Facciamo prima un esempio "scolastico" abbastanza indicativo per capire di cosa si stia parlando (sembra che si riferisca ad un caso realmente accaduto...). In una scuola di orientamento scientifico si decide di confermare con i dati una tendenza che dovrebbe apparire ovvia: più si studia e migliori risultati si ottengono. Ogni insegnante riporta accuratamente i dati durante l'anno scolastico e poi, in una riunione corale, essi vengono riuniti tutti assieme in un grafico che riporta i risultati raggiunti dai vari studenti in funzione del numero di ore dedicate allo studio. Con raccapriccio e sgomento di tutti, ciò che viene fuori è esattamente il contrario: il grafico ha un andamento estremamente chiaro, pur nella prevedibile dispersione dei dati, mostrando che più ore si studia e più i voti si abbassano, come mostrato in Fig. 1.
Solo l'arrivo di un esperto di statistica chiarisce la faccenda, indicando anche il tipo di materia a cui ogni singolo dato si riferisce. Materia per materia l'andamento è quello aspettato, ma variabili nascoste, come il numero di ore effettuato e la difficoltà della materia, riescono a stravolgere il risultato finale (Fig. 2).
In modo molto più fantasioso applichiamo il paradosso all'astrofisica stellare, come viene concepita da una razza aliena (tanto per cambiare...). Gli alieni sono piuttosto indietro nelle conoscenze del Cielo. Innanzitutto -udite! udite!- credono che le stelle stiano tutte su una superficie sferica fissa. Beh... non è moltissimo che noi abbiamo superato questa stramba idea, mettendo anche al rogo chi tentava di contrastarla. Tuttavia, i nostri amici spaziali hanno un vantaggio enorme rispetto a noi. Non chiedetemi se è una questione di occhi o di strumentazioni (sono sempre alieni, in fondo!), il fatto è che riescono a misurare il diametro angolare delle stelle che osservano. Hanno anch'essi un limite inferiore, ma decisamente ben più accurato di quanto riescano a fare i nostri telescopi. Non hanno, però, alcuna conoscenza di temperatura e colore (sembra che vedano in bianco e nero o giù di lì). Insomma, le stelle sono poste tutte alla stessa distanza, ma di esse possono misurare sia il diametro angolare che la luminosità, o meglio il flusso luminoso che arriva al loro occhio (chiamiamola, per semplicità, luce ricevuta)
Grazie proprio alle fantastiche caratteristiche dei loro occhi, sono in grado di concludere che le stelle hanno dimensioni diverse, dovendo essere tutte alla stessa distanza. Una delle loro maggiori conquiste è stata quella di riuscire finalmente a quantificare i valori dei diametri e della luce ricevuta, luce che deve rispecchiare perfettamente la luminosità intrinseca (sono tutte alla stessa distanza): qualsiasi variazione deve essere dovuta al diametro del corpo celeste. In poche parole, si aspettano un diagramma Luminosità-Diametro come quello rappresentato in Fig. 3 : più cresce il diametro e più luminosa deve essere la stella.
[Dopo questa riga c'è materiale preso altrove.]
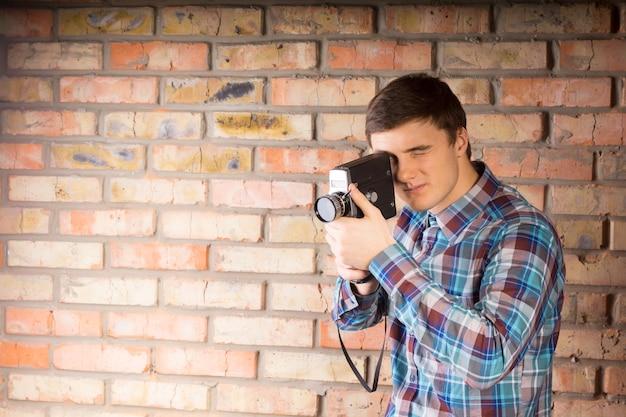 벽돌 벽 배경에서 카메라를 사용하여 무언가를 포착하는 캐주얼 긴 소매 셔츠를 입은 잘생긴 젊은 사진작가.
Dopo anni di osservazioni riescono a costruire il primo diagramma LD dell loro storia. Accidenti, l'andamento è proprio il contrario di quanto previsto!!
A parte l'ovvia dispersione dovuta agli errori di misura, l'andamento ci assicura che più le stelle sono grandi e minore è la loro luminosità, come mostra la Fig. 4.
Non ci vuole molto per noi a capire perché, pur assumendo una visione molto semplificata (niente evoluzione stellare, solo sequenza principale) e decisamente fantasiosa.
Il fatto che le stelle siano giudicate tutte alla stessa distanza non influisce assolutamente sul risultato atteso. Infatti, dato che essi considerano tutte le stelle con le stesse caratteristiche fisiche (non è molto che noi abbiamo capito che non era così), se una stella appare più grande perché è realmente più vicina e una appare più piccola perché è realmente più lontana, non fanno che spostarle (senza volerlo, ovviamente) lungo la retta che si aspettavano, senza modificarla. Il diametro angolare misurato non sarà riconducibile al vero diametro stellare? Poco importa... la relazione rimane inalterata. La stella è grande e lontana? Bene, la sue luce dipende dalla distanza, ma anche il suo diametro angolare: possono, perciò, inserire tranquillamente la stella con il suo diametro e con la sua luce apparenti ed essa si comporterà come una stella più vicina e più piccola (Fig. 5).
Le stelle, però, non sono tutte uguali... (1) vi sono stelle più o meno calde e, quindi, più o meno luminose; (2) le stelle meno luminose sono anche le più piccole come diametro reale; (3) più sono grandi e luminose e meno frequenti sono. Mamma mia... quante variabili nascoste! Vediamo come potrebbero variare il diagramma atteso dagli alieni.
Beh... il punto (1) non fa altro che disperderlo lungo l'asse delle luminosità. La retta attesa diventa una striscia piuttosto larga. In altre parole, a parità di diametro apparente vi sono stelle più o meno luminose (Fig. 6)
Il punto (2) ci dice che le stelle meno luminose sono anche molto piccole. Ne segue che non possono superare un certo diametro reale e che a parità di diametro apparente brillano di meno di quelle più grandi.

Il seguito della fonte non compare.